Olivier Père

Le Tombeau des lucioles de Isao Takahata

Kazé vient de proposer à la vente le blu-ray en édition simple et en coffret collector d’un chef-d’œuvre de l’animation japonaise. Et du cinéma tout court. Le Tombeau des lucioles (Hotaru no haka, 1988) de Isao Takahata, une des premières productions du studio Ghibli.

« La nuit du 21 septembre 1945, je suis mort. »

C’est par ces paroles en voix-off que débute le film. Le Tombeau des lucioles sera ainsi une histoire de l’au-delà, un récit à la première personne racontée par un corps sans vie, à l’instar du Boulevard du crépuscule de Billy Wilder. Le constat est plus terrible puisque ce mort qui parle est un jeune garçon, pas encore sorti de l’enfance, dont les derniers mois furent un calvaire. Takahata confronte le spectateur à une réalité inadmissible, un scandale ontologique qui va se reproduire au cours du film : la mort d’un enfant provoquée par la folie de la guerre mais aussi la cruauté et l’indifférence des adultes civils, la lente agonie d’un être de pure bonté et d’innocence.

Japon, été 1945. Victimes des bombardements américains un garçon et sa petite sœur, orphelins de guerre, se réfugient à la campagne. Leur village a été détruit par des bombes incendiaires, leur mère est décédée des suites de ses brûlures. Seita, un adolescent de quatorze ans, cache la terrible vérité à sa petite sœur Setsuko âgée de quatre ans, avec laquelle il va tenter de survivre dans une perpétuelle quête de nourriture.

Le Tombeau des lucioles (1988)

Le Tombeau des lucioles (1988)

Le Tombeau des lucioles est sans doute le film d’animation le plus bouleversant du monde qui rivalise avec les plus grands témoignages sur la guerre et l’enfance, à ranger aux côtés des œuvres de Rossellini (Allemagne, année zéro) et de Ozu, et aussi de Jeux interdits de René Clément. Takahata s’est inspiré de la gestuelle et des mimiques du personnage de la petite fille – génialement – interprétée par Brigitte Fossey pour créer Setsuko. Le film est adapté de La Tombe des lucioles, nouvelle semi-autobiographique écrite en 1967 par Akiyuki Nosaka – écrivain salué par Mishima – qui a vécu enfant la plupart des drames que dépeint le film.
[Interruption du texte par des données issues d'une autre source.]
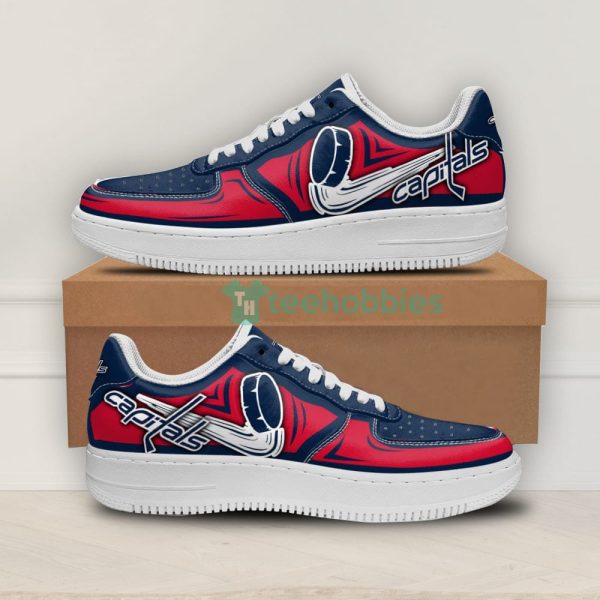 washington capitals custom ball air force shoes for fans 1 A6liJ 600x600px Washington Capitals Custom Ball Air Force Shoes For Fans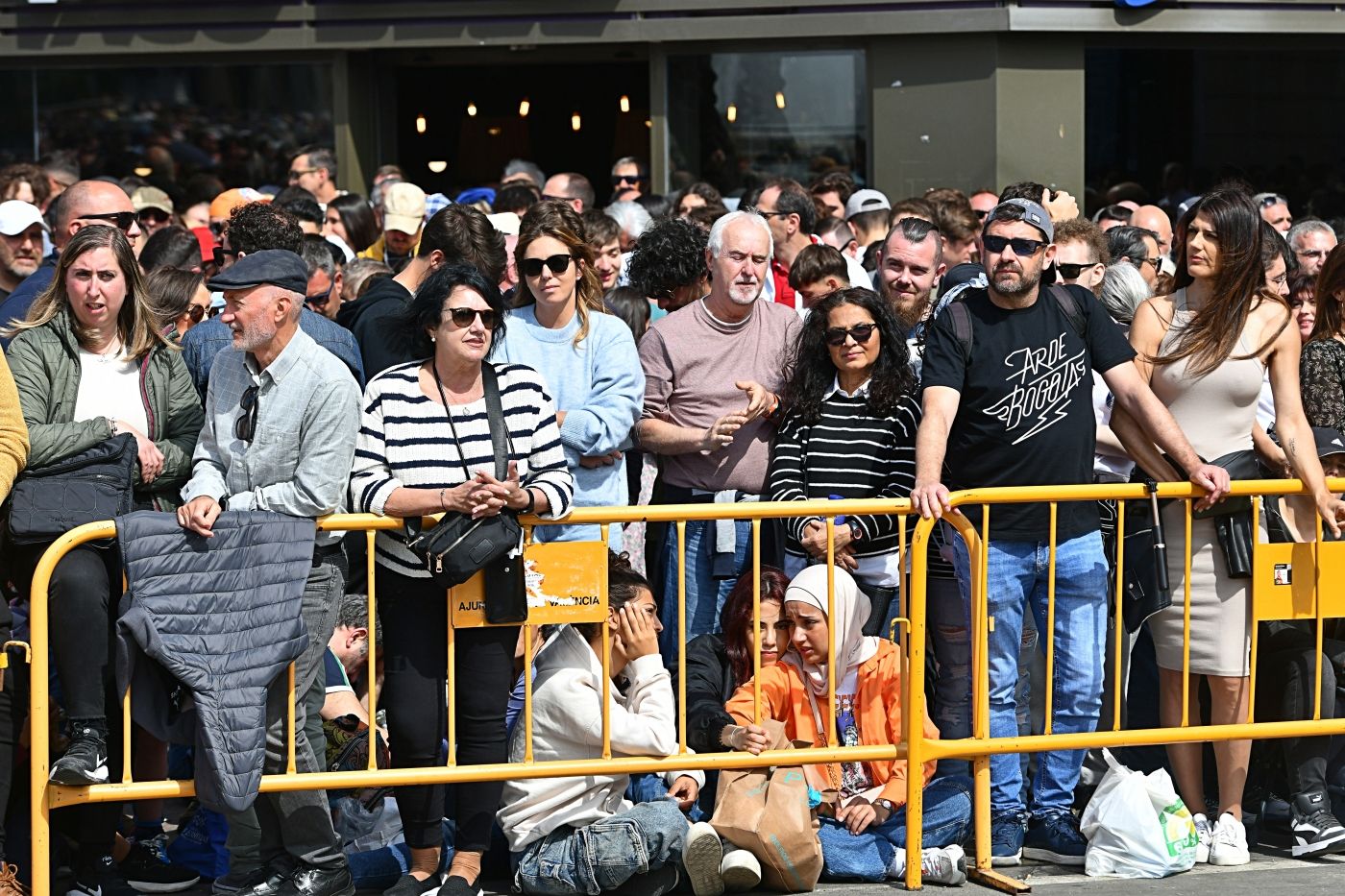 Búscate en la mascletà de este lunes 18 de marzo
A l’inverse de la plupart des films d’animation Le Tombeau des lucioles cherche à atteindre le plus de réalisme possible, avec une description minutieuse des détails de la vie quotidienne, de la nature ou d’événements plus dramatiques comme les destructions provoquées par les bombes, ou les effets de la malnutrition sur le corps des enfants. Le cinéaste opte pour une vision subjective – celle de Seita – et ne nous épargne pas la découverte d’asticots sur le cadavre brûlé et couvert de bandelettes de sa mère.

C’est par ce surcroît de réalisme que le film atteint une forme de poésie paradoxale, en montrant aussi l’écart entre un paisible paysage de campagne, la lumière de l’été, la mort et la faim qui rôdent.

Bien que classifié tous publics, Le Tombeau des lucioles est fortement déconseillé aux jeunes enfants et aux personnes trop émotives. Les autres peuvent quand même préparer leurs mouchoirs. Sa tristesse dépasse les plus puissants mélodrames. L’émotion qui nous étreint rejoint plutôt celle ressentie devant des documentaires aux sujets douloureux, montrant la souffrance des enfants et leur condamnation par la folie des hommes.